CONSEGNA 1 ▸ Per ciascuna affermazione dica se concorda con il brano sul lavoro al Saint Louis College of Music, rispondendo sì o no e citando alla lettera le parole del brano che lo decidono: (a) chi scrive ha lasciato il lavoro al centro commerciale; (b) chi scrive era atteso ad Aalborg da metà febbraio; (c) chi scrive doveva chiedere un permesso di 6 mesi.

BRANO ▸

■ ■ ■ ■ ■ ■ ■

La transizione al lavoro: insegnante al Saint Louis College of Music

Allo stesso tempo sono stato chiamato dal Saint Louis College of Music. Ho iniziato a lavorare come sostituto del mio primo insegnante, per poi avere i miei primi allievi. L’orgoglio che ho provato il mio primo giorno di lavoro ha ripagato in un attimo tutti i sacrifici fatti fino a quel momento.

Ero partito letteralmente da zero in quella scuola. Ho lavorato duramente per potermela permettere ed ho studiato tanto, senza risparmiarmi. Ora mi trovavo ad essere uno degli insegnanti. Se me l’avessero detto all’inizio del mio percorso, non ci avrei mai creduto.

Per la prima volta potevo mantenermi lavorando esclusivamente con la musica. Ho lasciato il lavoro al centro commerciale. Ripenso sempre con tanta gratitudine a quel periodo.

Ero felice, fiero di ciò che avevo raggiunto. Dopo tanti sacrifici iniziavo a trovare un po’ di stabilità.

Fino a quando ricevetti una email che cambiò le carte in tavola: la domanda per il tirocinio che avevo effettuato senza aspettative era stata accettata.

Verso nuovi orizzonti: l’esperienza in Danimarca

Da metà gennaio ero atteso al Det Jyske Musikkonservatorium di Aalborg.

Fu un periodo di grande indecisione. Ero appena stato assunto dal Saint Louis e già dovevo chiedere un permesso di 6 mesi. Temevo che sarei stato rimpiazzato, che avrei “perso il treno”. Non sapevo cosa fare.

■ ■ ■ ■ ■ ■ ■

[Domande su scene raffigurate]
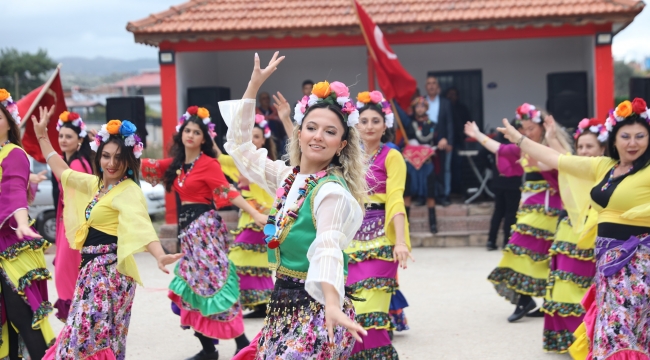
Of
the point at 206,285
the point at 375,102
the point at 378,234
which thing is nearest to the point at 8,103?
the point at 206,285

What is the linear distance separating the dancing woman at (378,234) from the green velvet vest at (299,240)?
6.38 feet

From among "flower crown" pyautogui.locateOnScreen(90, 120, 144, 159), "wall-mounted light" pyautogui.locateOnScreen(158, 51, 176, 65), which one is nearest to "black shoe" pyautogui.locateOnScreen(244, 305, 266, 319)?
"flower crown" pyautogui.locateOnScreen(90, 120, 144, 159)

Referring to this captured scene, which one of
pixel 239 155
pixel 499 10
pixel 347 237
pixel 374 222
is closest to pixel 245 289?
pixel 374 222

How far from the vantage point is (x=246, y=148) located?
13.2 feet

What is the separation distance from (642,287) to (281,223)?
2.52m

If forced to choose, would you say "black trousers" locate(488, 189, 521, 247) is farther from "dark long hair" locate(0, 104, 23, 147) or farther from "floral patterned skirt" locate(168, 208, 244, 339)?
"dark long hair" locate(0, 104, 23, 147)

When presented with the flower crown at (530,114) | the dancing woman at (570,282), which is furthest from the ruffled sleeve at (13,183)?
the flower crown at (530,114)

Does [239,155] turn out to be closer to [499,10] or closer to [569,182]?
[569,182]

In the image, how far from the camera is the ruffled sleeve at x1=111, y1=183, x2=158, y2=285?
4.76 metres

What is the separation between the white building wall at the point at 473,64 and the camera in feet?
51.1

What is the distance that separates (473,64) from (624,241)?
36.8 feet

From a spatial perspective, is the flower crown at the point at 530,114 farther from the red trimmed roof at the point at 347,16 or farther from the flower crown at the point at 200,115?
the red trimmed roof at the point at 347,16

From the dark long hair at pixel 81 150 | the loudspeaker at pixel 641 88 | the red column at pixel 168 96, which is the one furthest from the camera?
the red column at pixel 168 96

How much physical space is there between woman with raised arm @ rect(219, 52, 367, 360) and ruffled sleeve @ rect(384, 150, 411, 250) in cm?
184
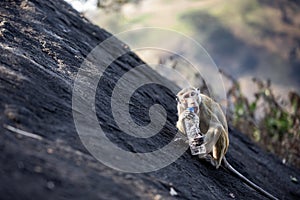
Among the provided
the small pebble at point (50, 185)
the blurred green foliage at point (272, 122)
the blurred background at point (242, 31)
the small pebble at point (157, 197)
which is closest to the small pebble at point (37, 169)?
the small pebble at point (50, 185)

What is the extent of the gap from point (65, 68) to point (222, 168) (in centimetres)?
216

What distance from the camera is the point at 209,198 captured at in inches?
186

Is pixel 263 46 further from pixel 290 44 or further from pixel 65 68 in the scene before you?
pixel 65 68

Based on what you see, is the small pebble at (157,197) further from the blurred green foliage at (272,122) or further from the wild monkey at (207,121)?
the blurred green foliage at (272,122)

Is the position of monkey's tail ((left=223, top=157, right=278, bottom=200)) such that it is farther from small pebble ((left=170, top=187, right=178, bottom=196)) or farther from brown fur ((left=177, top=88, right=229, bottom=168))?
small pebble ((left=170, top=187, right=178, bottom=196))

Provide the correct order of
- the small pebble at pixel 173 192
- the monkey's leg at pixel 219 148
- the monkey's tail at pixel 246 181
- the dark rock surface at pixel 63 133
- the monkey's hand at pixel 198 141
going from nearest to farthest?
the dark rock surface at pixel 63 133 < the small pebble at pixel 173 192 < the monkey's hand at pixel 198 141 < the monkey's leg at pixel 219 148 < the monkey's tail at pixel 246 181

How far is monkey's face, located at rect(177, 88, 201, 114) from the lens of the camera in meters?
5.41

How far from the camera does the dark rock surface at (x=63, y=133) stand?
333 centimetres

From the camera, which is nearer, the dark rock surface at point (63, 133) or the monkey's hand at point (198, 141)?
the dark rock surface at point (63, 133)

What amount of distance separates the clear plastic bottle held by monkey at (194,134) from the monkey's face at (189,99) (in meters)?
0.06

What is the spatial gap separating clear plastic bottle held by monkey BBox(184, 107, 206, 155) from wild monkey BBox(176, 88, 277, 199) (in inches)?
1.5

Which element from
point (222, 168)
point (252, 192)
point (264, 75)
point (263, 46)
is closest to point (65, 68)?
point (222, 168)

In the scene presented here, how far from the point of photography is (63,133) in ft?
13.0

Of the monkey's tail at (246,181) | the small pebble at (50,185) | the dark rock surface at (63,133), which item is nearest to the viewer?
the small pebble at (50,185)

■ ■ ■ ■ ■ ■ ■

CONSEGNA 2 ▸ Nei record, riscriva le righe dalla riga con "Provide the correct order of" fino alla riga con "going from nearest to farthest?" compresa, sostituendo "pixel" con "point" e lasciando tutto il resto invariato.

RISPOSTA 1 ▸
(a) Sì: "Ho lasciato il lavoro al centro commerciale."
(b) No: "Da metà gennaio ero atteso al Det Jyske Musikkonservatorium di Aalborg."
(c) Sì: "già dovevo chiedere un permesso di 6 mesi."

RISPOSTA 2 ▸
Provide the correct order of
- the small pebble at point 173 192
- the monkey's leg at point 219 148
- the monkey's tail at point 246 181
- the dark rock surface at point 63 133
- the monkey's hand at point 198 141
going from nearest to farthest?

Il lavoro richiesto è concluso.